# Shark leaders



## [email protected] (Feb 20, 2008)

since i'm very very new to this i have no idea what exactly goes into a leader for shark fishing. what do i need? and in what order? are there any knots that i use or is it all crimping? if anybody could maybe post a pic i would be very greatful-thanks


----------



## sniper (Oct 3, 2007)

yes, everything is crimped. Your leader should be stranded cable. Perferably coated. There are differant ways you can rig. Main line with a bead protected egg sinker to a heavy swivel to cable leader (lenght depends on size you want to catch the norm is 1.5-2 times the length of the shark you want) to your hook. 

Another way would be mainline to 3 way swivel attach leader to one and mono to weight to the other. 

Also you can freeline a bait same as first setup but no wieght.

Also you can use a ballon to float it. tie the ballon with mono then attach to mainline side of swivel.

Hook size is relative to what you want to catch. Same thing as bait size.

Goodluck!!!


----------



## Clay-Doh (Oct 2, 2007)

Hey blindfly..welcome!

i would go to a tackle shop. look at em. Then once you see how simple they are to make, you will get some crimps, stainless steel 480 pound wire leader, some big 20/0 circle hooks, and you will be makin them custum exactly how you want them!

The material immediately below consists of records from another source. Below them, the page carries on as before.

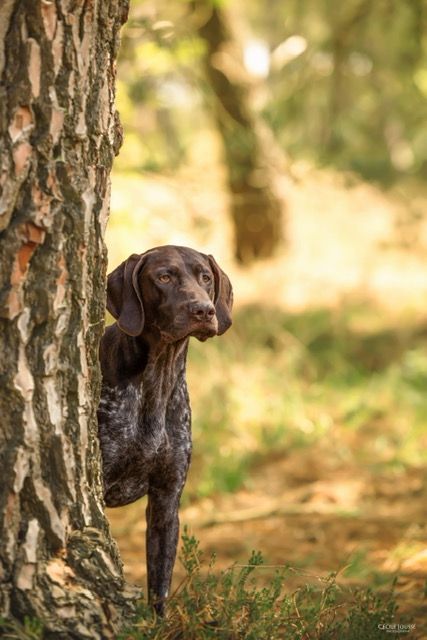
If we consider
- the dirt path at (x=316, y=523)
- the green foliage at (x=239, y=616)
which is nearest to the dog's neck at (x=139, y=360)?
the green foliage at (x=239, y=616)

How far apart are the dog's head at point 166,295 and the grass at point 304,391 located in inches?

I will try to rember to maybe post some pics tommorow or somethin showin ya.


----------



## jack 'em (Oct 5, 2007)

JUST USE A MACKERAL LEADER!!!:letsdrink 

use circle hooks, long leader(I use single strand), and strong swivels....use a hook that is the right size for how big your bait is, ex: dont use a little hook w/ a wholebonito. =)


----------